Directions
According to the article below on construction rework, why does the Get It Right Initiative's 5% figure not tell the full story? Reply in one to three sentences.

Passage
Solving the construction rework problem: How to prevent errors

The Get It Right Initiative estimates that 21% of UK construction project value is wasted on rework. A new way of looking at mistakes holds the key to fixing the problem.

The Get It Right Initiative estimates that 21% of UK construction project value is wasted on rework. A new way of looking at mistakes holds the key to fixing the problem.    

In 1998, the Egan Report revealed around 30% of construction activity is rework. Unsurprisingly, these findings were met with alarm and the industry sat up to take notice of the report’s recommendations. Over the following 20-odd years, huge efforts were made to put things right, with a particular focus placed on reducing rework amongst industry leaders, creating integrated processes, and establishing a quality-driven agenda. Despite efforts, the demand for construction, tightening of budgets, and a push to speed up works show the industry hasn't made much progress. 

Recent data from the aptly named Get It Right Initiative (GIRI) states that 5% of project value is rework in modern UK construction. Although the industry has made some progress since the days of the Egan Report, rework activities still exceed average project profit margins (3%) and equates to an eye-watering £5 billion each year in the UK alone.  

What’s more, it doesn’t tell the full story. GIRI claims that when unmeasured and indirect costs are factored, the actual figure falls somewhere between 10% and 25%. It places its best estimate for the cost of rework at 21% of project value, or £21 billion each year.  

Unmeasured and indirect costs include things like unrecorded process inefficiencies, latent defects, quality recognition, and on-site discrepancies. Also, rework comes at an environmental cost too. By eliminating errors, the construction industry could save on embodied carbon within resources as well as transport and construction-related emissions, which would be a giant leap towards 2050 Net Zero targets.

Listed records

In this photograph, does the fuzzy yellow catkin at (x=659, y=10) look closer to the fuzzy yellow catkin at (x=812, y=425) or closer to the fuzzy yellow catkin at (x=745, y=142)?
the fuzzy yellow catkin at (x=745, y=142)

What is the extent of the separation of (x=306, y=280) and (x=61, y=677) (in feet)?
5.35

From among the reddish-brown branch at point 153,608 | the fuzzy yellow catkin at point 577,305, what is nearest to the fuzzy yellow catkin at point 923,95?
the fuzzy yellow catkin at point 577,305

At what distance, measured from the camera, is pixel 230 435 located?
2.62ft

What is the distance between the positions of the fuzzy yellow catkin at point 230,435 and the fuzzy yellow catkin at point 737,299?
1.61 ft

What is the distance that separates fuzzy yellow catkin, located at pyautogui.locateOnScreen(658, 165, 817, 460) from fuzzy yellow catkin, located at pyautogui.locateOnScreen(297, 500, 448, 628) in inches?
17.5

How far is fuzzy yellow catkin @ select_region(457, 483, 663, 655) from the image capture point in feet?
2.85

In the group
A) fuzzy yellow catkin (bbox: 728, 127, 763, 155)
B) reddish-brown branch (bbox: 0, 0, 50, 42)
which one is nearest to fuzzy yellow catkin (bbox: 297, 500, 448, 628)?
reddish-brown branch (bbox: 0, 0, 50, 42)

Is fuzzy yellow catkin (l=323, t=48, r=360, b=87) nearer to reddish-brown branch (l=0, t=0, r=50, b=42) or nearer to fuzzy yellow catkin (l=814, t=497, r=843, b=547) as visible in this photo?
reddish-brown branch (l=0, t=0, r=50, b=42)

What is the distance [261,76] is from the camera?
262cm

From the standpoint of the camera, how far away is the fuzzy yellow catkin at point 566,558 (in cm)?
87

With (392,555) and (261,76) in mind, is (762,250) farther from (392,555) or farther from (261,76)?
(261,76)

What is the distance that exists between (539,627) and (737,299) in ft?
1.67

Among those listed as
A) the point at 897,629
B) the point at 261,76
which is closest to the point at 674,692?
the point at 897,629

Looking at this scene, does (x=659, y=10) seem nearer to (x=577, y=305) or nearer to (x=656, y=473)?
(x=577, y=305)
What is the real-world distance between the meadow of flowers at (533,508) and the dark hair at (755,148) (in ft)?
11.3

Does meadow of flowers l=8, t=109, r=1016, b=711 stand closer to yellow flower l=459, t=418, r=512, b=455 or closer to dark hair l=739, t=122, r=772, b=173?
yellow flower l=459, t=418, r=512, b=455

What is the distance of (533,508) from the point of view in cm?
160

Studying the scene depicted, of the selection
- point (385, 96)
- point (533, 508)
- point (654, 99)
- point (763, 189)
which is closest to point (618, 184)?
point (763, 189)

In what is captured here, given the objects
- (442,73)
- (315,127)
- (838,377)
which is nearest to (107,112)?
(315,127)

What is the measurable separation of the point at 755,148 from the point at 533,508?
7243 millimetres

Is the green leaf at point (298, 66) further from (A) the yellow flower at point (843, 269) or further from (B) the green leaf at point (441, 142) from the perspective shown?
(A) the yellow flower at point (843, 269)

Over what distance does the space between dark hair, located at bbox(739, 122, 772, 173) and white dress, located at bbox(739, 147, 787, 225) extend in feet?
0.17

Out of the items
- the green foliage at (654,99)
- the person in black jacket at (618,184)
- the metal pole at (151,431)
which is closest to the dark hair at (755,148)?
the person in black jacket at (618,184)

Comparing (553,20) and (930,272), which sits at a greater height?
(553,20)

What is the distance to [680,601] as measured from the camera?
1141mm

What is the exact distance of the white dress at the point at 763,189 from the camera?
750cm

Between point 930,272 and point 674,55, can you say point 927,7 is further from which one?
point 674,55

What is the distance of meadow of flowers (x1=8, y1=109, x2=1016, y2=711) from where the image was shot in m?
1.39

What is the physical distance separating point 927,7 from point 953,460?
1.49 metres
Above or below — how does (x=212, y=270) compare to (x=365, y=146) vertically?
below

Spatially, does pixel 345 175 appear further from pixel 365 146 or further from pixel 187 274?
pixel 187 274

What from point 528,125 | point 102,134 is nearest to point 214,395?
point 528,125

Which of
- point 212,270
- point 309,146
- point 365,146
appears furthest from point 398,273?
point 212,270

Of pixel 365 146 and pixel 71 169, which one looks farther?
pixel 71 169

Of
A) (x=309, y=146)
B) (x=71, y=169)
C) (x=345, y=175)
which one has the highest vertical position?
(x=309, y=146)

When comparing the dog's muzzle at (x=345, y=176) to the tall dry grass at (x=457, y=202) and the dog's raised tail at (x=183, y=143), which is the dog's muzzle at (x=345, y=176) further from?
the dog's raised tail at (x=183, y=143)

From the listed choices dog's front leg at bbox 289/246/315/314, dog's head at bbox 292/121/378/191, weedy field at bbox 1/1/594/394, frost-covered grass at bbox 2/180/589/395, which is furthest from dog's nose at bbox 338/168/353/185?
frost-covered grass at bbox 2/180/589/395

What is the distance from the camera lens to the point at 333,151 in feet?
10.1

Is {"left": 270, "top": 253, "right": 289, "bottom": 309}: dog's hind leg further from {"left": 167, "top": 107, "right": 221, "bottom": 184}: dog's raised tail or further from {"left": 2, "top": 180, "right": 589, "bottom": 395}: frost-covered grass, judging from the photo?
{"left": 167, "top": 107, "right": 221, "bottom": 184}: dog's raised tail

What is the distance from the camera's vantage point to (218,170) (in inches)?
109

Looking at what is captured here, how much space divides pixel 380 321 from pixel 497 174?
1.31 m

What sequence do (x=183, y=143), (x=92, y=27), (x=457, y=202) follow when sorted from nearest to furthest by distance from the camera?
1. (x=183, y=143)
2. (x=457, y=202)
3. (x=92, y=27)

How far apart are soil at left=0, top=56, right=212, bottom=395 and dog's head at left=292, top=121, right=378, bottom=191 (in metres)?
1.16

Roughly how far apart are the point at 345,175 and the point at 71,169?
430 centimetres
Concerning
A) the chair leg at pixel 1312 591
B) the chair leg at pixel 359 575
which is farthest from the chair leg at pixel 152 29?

Response
The 5% figure leaves out unmeasured and indirect costs, such as unrecorded process inefficiencies, latent defects, quality recognition and on-site discrepancies. GIRI claims that once these are factored in, rework actually amounts to between 10% and 25% of project value. Its best estimate is 21%, or £21 billion each year.